Opinion 04-042 states "A flat fee for labor costs is more problematic. As Mr. Headley noted, the cost to search for, retrieve and compile data, and to make the copies, can vary widely depending upon the specific request. Finally, the Commissioner acknowledges that it may be difficult, administratively, for some government entities to set a unique fee for each request of copies. However, the statute authorizes entities to charge only their actual and reasonable costs, which implies copy charges must, at least in part, be calculated on a case-by-case basis."
Opinion 94-028 states "The actual statement of policy contained in Section 13.03 reflects a legislative judgment that a government entity ought to be able to recover its "actual" costs for providing copies of public data. Charging everyone the same price for copies may be fair to some individuals and not to others. Whether the charge is fair is not the issue. The issue is whether or not a standard charge of $5.00 per page for the first page of public data requested to be copied and a charge of $1.00 per page for each additional page reflects the actual costs to the Sheriff of providing copies of public data. The legislative policy, as set forth in Section 13.03, subdivision 3 does not authorize a government entity to be compensated for all of its activities but allows the entity, if it so chooses, to recover the actual costs of providing copies of public data."
Several opinions assert that a government entity cannot assess hourly rates for higher-paid staff members, such as Hebert's suggested flat rate for "professional" staff time, for searching for, retrieving and copying data.

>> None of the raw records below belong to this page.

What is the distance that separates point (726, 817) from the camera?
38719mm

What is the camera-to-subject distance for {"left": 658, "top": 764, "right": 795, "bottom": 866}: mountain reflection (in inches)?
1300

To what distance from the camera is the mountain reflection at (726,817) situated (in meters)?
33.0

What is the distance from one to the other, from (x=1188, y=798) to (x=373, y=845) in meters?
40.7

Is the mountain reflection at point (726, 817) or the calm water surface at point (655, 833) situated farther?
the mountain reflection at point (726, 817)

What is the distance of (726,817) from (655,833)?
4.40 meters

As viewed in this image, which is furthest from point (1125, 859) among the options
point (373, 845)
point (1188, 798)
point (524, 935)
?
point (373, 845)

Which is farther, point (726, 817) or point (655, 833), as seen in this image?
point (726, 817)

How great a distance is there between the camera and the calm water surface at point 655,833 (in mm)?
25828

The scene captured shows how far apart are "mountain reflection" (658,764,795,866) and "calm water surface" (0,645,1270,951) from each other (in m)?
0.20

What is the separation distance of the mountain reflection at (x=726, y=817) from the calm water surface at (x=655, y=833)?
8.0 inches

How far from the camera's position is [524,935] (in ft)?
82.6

Opinion 00-027 states, "Second, Chief Sullivan's explanation of the $616.81 fee is problematic. In referencing the subpoena for which Oakdale assessed LELS a fee of $272.06, the Chief stated that the total included 7 hours of clerical retrieval and copying time, 2 hours of his retrieval and copying time, plus an additional $.10 per page. Chapter 13 does permit an entity to charge employee time for searching and retrieving. However, Oakdale also has a statutory responsibility to keep data easily accessible for convenient use. To first assign the task for search, retrieval, and copying to one of its most highly compensated employees, in this case its Chief of Police, and then base its charges on that assignment, could have a chilling effect on an individual's right to gain access to data. This is not consistent with the City's obligation to keep data easily accessible. In this case, the Chief states that due to the employee complement in the office, it is appropriate that he conduct the search, retrieval, and copying of relevant data. This is his decision to make, as the manager of the office. However, it would not be fair or prudent, then, for the city to also charge for the fully allocated cost associated with that assignment. Rather, the individual should pay only that amount of the actual costs incurred which would be equal to the fully allocated cost associated with use of a city employee in a clerical position."